Here is what has been added to page 55 of the 2nd Edition:

Buddha Belly

When shooting a 12 gauge shotgun while standing and balancing on one foot (which is considered to be impossible), a key concept is what Kent calls “Buddha belly.”  It is performed as an integral part of the Turnipseed Basic Stance.  High-level martial artists will recognize that we are shooting with chi.

In traditional Chinese culture chi is a term that means “life-force” or “energy flow.”  In Asian martial arts chi, ch’i, qi, or ki, is a somewhat esoteric term associated with one’s internal power and ability to perform remarkable feats of physical prowess.  The Turnipseed Technique alternatively explains the use of one aspect of chi by means of body mechanics, by the use of the structure and function of the human body.

Kent will instruct a student to “Let your belly drop.”  Further elaboration would be to mentally think of your relaxed belly (lower abdominal area) as being heavy and allow gravity to pull it downward.  Visualize a statue of the serene Buddha with his belly hanging out, and relax your body as much as possible.  No muscle tension is involved other than the minimum necessary to stay standing and balanced, and to shoulder your shotgun.  By letting your belly drop, you thereby lower your center of gravity and increase your stability.

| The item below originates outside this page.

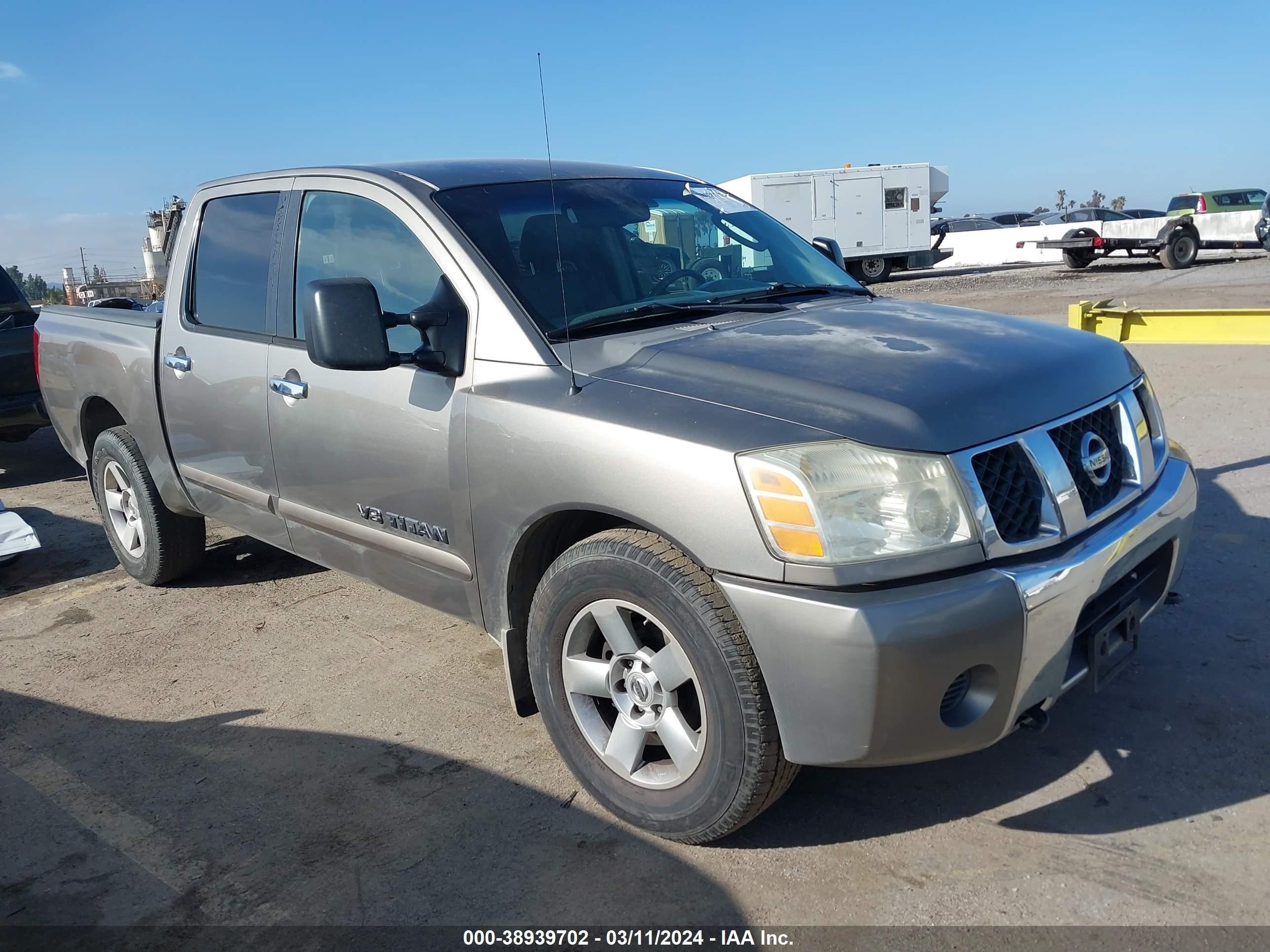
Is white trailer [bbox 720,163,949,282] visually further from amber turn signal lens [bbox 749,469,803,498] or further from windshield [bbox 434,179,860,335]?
amber turn signal lens [bbox 749,469,803,498]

Your support knee should be slightly bent just as it would be while you are walking and maneuvering, and you will be an inch or two shorter than when standing at attention.  Some martial artists refer to this as low balance or lowering your center (of balance).  When you become proficient with Buddha belly, integrating it with your Turnipseed Basic Stance will enable you to remain balanced on one foot while shooting a 12 gauge shotgun.  This is unparalleled recoil management.